== DATA FOR THIS TASK
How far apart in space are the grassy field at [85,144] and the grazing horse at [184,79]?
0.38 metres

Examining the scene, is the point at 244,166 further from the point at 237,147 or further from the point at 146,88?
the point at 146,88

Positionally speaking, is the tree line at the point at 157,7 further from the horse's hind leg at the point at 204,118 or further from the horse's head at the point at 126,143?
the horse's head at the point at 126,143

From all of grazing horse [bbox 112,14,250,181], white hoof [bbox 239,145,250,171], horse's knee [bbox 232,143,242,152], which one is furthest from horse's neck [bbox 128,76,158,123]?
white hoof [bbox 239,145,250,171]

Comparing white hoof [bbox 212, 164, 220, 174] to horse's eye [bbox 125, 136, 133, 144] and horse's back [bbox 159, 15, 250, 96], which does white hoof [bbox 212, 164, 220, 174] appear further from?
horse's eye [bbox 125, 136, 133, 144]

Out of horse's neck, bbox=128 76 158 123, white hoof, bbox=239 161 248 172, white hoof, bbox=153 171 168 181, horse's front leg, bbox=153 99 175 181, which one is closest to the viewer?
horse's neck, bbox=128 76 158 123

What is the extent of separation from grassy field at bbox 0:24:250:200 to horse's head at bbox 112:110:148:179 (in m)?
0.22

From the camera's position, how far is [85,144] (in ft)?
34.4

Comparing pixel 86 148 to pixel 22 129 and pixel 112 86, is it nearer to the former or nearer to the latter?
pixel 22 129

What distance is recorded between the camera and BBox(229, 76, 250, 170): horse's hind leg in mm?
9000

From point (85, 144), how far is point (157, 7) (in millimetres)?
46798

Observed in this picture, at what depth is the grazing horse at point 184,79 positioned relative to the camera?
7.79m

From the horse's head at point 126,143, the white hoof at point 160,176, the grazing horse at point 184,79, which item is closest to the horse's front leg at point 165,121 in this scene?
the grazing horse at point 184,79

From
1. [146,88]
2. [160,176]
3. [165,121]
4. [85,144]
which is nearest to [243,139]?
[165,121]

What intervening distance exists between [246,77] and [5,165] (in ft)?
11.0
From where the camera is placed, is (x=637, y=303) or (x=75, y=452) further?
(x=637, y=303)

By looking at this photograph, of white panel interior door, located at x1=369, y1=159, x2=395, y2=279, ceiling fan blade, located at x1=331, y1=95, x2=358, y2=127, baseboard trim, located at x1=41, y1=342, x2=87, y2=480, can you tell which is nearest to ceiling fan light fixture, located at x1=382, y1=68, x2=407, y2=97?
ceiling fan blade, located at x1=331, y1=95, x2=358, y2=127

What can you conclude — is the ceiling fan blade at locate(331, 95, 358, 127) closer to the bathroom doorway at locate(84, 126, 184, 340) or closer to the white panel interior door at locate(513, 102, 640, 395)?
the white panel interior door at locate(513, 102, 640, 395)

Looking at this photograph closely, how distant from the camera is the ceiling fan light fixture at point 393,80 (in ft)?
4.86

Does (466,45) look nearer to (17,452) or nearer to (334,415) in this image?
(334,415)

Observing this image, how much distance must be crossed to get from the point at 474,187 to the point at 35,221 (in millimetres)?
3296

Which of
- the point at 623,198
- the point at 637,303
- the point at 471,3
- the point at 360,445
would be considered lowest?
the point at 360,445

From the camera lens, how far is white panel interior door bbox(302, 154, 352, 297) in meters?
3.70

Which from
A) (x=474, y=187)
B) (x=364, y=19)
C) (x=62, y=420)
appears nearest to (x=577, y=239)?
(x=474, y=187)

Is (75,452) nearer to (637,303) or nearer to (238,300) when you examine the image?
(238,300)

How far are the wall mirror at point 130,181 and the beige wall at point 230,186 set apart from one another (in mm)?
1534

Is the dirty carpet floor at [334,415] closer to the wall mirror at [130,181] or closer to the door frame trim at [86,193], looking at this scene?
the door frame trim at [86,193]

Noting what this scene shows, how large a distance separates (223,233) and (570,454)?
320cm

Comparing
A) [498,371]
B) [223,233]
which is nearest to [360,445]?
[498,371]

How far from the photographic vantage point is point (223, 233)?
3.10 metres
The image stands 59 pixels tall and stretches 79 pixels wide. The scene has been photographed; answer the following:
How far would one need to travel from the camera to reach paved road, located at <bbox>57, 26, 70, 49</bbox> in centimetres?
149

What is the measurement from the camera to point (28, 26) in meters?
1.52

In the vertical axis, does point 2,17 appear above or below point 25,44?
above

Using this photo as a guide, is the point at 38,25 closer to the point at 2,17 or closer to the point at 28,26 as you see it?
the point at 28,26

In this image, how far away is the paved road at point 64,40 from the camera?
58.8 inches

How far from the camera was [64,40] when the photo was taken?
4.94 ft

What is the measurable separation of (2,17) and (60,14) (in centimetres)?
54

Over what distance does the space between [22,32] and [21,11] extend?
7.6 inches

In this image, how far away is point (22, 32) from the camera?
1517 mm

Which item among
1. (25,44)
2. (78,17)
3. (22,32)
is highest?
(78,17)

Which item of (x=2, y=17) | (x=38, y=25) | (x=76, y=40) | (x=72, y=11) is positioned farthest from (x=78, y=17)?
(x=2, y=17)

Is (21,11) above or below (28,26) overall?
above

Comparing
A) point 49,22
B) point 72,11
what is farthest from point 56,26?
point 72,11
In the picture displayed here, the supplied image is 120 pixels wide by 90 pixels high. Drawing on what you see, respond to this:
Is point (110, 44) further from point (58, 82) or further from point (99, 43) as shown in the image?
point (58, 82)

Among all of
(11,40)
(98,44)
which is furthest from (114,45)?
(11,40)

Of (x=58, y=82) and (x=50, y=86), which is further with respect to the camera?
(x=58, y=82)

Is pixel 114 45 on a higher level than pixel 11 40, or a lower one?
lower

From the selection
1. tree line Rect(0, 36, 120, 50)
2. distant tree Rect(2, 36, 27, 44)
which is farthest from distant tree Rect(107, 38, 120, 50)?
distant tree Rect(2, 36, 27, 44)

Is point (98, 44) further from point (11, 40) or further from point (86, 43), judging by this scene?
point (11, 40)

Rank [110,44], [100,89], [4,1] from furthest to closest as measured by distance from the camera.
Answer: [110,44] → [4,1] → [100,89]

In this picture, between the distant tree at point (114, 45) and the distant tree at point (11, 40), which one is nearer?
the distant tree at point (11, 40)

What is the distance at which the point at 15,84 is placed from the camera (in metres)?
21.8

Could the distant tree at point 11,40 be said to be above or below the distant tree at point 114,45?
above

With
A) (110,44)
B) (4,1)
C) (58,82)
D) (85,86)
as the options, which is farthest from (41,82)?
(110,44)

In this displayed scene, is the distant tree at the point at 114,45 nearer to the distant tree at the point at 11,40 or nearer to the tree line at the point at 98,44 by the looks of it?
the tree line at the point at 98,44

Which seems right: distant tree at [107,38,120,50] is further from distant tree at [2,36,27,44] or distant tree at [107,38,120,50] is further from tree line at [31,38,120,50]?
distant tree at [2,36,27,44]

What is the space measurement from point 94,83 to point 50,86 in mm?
====
**WRITTEN INSTRUCTION:** Set down, exactly and in full, the lines from the one containing "What is the distance" through the end of the entries; no other line belongs.

**CORRECT RESPONSE:**
What is the distance at which the point at 15,84 is placed from the camera (in metres)?
21.8

Could the distant tree at point 11,40 be said to be above or below the distant tree at point 114,45?
above

With
A) (110,44)
B) (4,1)
C) (58,82)
D) (85,86)
as the options, which is farthest from (41,82)?
(110,44)

In this displayed scene, is the distant tree at the point at 114,45 nearer to the distant tree at the point at 11,40 or nearer to the tree line at the point at 98,44 by the looks of it?
the tree line at the point at 98,44

Which seems right: distant tree at [107,38,120,50] is further from distant tree at [2,36,27,44] or distant tree at [107,38,120,50] is further from tree line at [31,38,120,50]?
distant tree at [2,36,27,44]

What is the space measurement from point 94,83 to point 50,86 in mm?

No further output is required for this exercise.